» **WRITTEN INSTRUCTION**: Render every line of the records below as a Markdown table with the columns "Row" and "Line", numbering each row and leaving out the blank lines.

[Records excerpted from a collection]
|---|

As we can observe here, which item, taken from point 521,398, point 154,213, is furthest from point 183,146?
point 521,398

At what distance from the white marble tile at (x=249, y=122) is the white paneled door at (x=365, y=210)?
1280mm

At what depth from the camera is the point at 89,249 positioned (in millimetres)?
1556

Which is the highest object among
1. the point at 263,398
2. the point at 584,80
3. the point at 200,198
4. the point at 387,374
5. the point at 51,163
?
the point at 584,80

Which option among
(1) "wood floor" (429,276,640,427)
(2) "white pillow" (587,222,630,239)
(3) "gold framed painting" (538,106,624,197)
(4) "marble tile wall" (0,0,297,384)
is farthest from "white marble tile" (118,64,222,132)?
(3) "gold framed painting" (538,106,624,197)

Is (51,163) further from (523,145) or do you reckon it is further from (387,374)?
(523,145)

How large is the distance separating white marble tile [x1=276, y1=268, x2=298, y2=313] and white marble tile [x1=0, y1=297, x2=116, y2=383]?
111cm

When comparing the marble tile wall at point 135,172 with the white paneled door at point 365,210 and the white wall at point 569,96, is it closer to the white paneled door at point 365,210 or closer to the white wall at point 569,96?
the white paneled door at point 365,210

|---|

» **WRITTEN RESPONSE**:
| Row | Line |
|---|---|
| 1 | As we can observe here, which item, taken from point 521,398, point 154,213, is furthest from point 183,146? |
| 2 | point 521,398 |
| 3 | At what distance from the white marble tile at (x=249, y=122) is the white paneled door at (x=365, y=210)? |
| 4 | 1280mm |
| 5 | At what depth from the camera is the point at 89,249 positioned (in millimetres)? |
| 6 | 1556 |
| 7 | Which is the highest object among |
| 8 | 1. the point at 263,398 |
| 9 | 2. the point at 584,80 |
| 10 | 3. the point at 200,198 |
| 11 | 4. the point at 387,374 |
| 12 | 5. the point at 51,163 |
| 13 | ? |
| 14 | the point at 584,80 |
| 15 | Which option among |
| 16 | (1) "wood floor" (429,276,640,427) |
| 17 | (2) "white pillow" (587,222,630,239) |
| 18 | (3) "gold framed painting" (538,106,624,197) |
| 19 | (4) "marble tile wall" (0,0,297,384) |
| 20 | is farthest from "white marble tile" (118,64,222,132)? |
| 21 | (3) "gold framed painting" (538,106,624,197) |
| 22 | Is (51,163) further from (523,145) or do you reckon it is further from (387,374)? |
| 23 | (523,145) |
| 24 | How large is the distance separating white marble tile [x1=276, y1=268, x2=298, y2=313] and white marble tile [x1=0, y1=297, x2=116, y2=383]? |
| 25 | 111cm |
| 26 | When comparing the marble tile wall at point 135,172 with the white paneled door at point 365,210 and the white wall at point 569,96, is it closer to the white paneled door at point 365,210 or closer to the white wall at point 569,96? |
| 27 | the white paneled door at point 365,210 |